▶ Stored data
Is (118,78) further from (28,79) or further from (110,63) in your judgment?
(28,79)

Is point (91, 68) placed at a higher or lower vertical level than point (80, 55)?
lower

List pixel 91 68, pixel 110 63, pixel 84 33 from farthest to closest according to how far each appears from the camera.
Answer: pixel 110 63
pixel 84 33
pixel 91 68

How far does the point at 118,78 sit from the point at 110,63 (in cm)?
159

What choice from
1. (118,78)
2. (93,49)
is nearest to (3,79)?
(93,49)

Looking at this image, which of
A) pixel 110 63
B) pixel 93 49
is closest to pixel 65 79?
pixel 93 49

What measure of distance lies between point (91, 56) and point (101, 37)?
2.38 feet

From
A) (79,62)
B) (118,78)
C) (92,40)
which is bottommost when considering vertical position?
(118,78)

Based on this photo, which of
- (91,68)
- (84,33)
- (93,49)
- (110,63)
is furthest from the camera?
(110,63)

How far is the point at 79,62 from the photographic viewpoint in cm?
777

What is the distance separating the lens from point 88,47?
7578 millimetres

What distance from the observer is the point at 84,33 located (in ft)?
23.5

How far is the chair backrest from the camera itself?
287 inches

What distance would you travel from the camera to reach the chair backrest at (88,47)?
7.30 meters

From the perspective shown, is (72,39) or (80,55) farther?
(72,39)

---

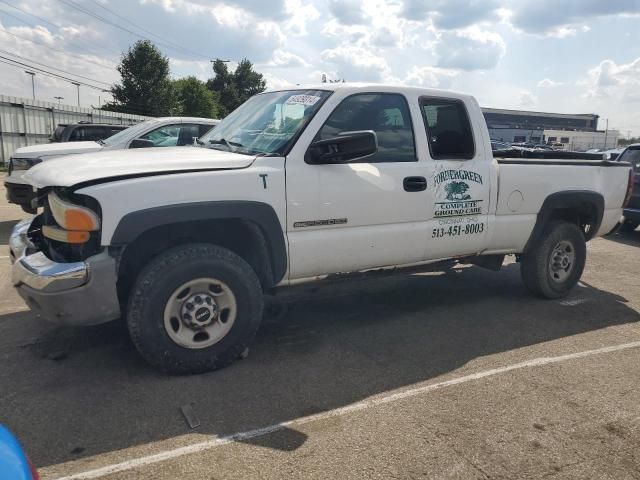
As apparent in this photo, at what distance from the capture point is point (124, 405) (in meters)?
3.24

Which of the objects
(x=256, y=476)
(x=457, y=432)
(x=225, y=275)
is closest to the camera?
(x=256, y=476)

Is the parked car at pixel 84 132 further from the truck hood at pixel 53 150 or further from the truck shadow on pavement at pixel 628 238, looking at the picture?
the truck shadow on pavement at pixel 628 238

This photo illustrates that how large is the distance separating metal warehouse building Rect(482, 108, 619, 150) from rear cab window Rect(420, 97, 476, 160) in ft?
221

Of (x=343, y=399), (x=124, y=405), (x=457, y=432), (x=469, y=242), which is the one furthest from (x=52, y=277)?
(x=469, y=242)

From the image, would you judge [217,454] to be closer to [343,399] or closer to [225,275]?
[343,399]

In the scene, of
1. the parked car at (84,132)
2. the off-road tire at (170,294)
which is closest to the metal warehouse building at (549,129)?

▶ Given task
Retype the rows in the part that opens with the line containing "How far is the chair" and closes with the line containing "7.30 meters", keeping every line as it stands.

▶ Finished answer
How far is the chair backrest from the camera itself?
287 inches

What distance would you travel from the camera to reach the chair backrest at (88,47)?
7.30 meters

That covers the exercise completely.